We waded into the middle. Lorris and I started back to back. The man had put a windbreaker on and was sitting in a foldout chair with his feet up, watching us. Thats it, he said. Thats right. Our shovels hit the ground. We pushed off from each other, Lorris shoveling his snow to my side, where I snared it and tossed it off under the high porch. Thats it, the man said.
It got so hot that we took off our jackets. The sun was higher and higher. The sweat was dripping from the blue beanies our mother made us wear. When I looked up at the man sitting there his mouth was slightly open, like he was waiting for something to happen, like he didnt think that we would finish. But we got all the snow off. We shoveled that yard until just the bare garden was showing beneath it, the soil hard as concrete that when we reached made our shovels ring.

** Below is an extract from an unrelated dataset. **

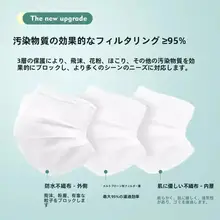 大きい顔用マスク【幅広耳掛け・男女兼用・通気性に優れたデザイン】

For a while there was only one air conditioner in our house. It was in the living room, and we put it on during birthdays or the Fourth of July. It covered the heat in the kitchen from my mother burning things, like the half-sausages, the hot ones, which had a black crust on the bottom from where they touched the pan for too long.
Lorris slept in my room during the summer, even though he had his own room, because mine had a ceiling fan. It had wooden slats with small holes at the edges so that in the winter we could hang our model planes and cars off the ends. After our mother had dusted the top of the slats, we would set the fan going on a low frequency and the planes and race cars would spin around, getting higher and higher with the centripetal acceleration, until the Lego ones started to break apart and Lorris ran shouting from the room.
Our parents had been arguing in the living room, with the air conditioner masking the noise a little, and we were building Lego cars in my room, when finally I came and sat on the stairs and started reading a poem Id written the week before about how cold the pancakes were that morning.
The pancakes, I said, were cold this morning. I was sitting with my knees together on the top step and Lorris was lying on his stomach clutching the two-by-two Lego piece I had asked him to find. I started over: The pancakes were cold this morning.
Thats enough of that, said my father.
Im just trying to help, I said.
Jamisons just trying to help, said Lorris.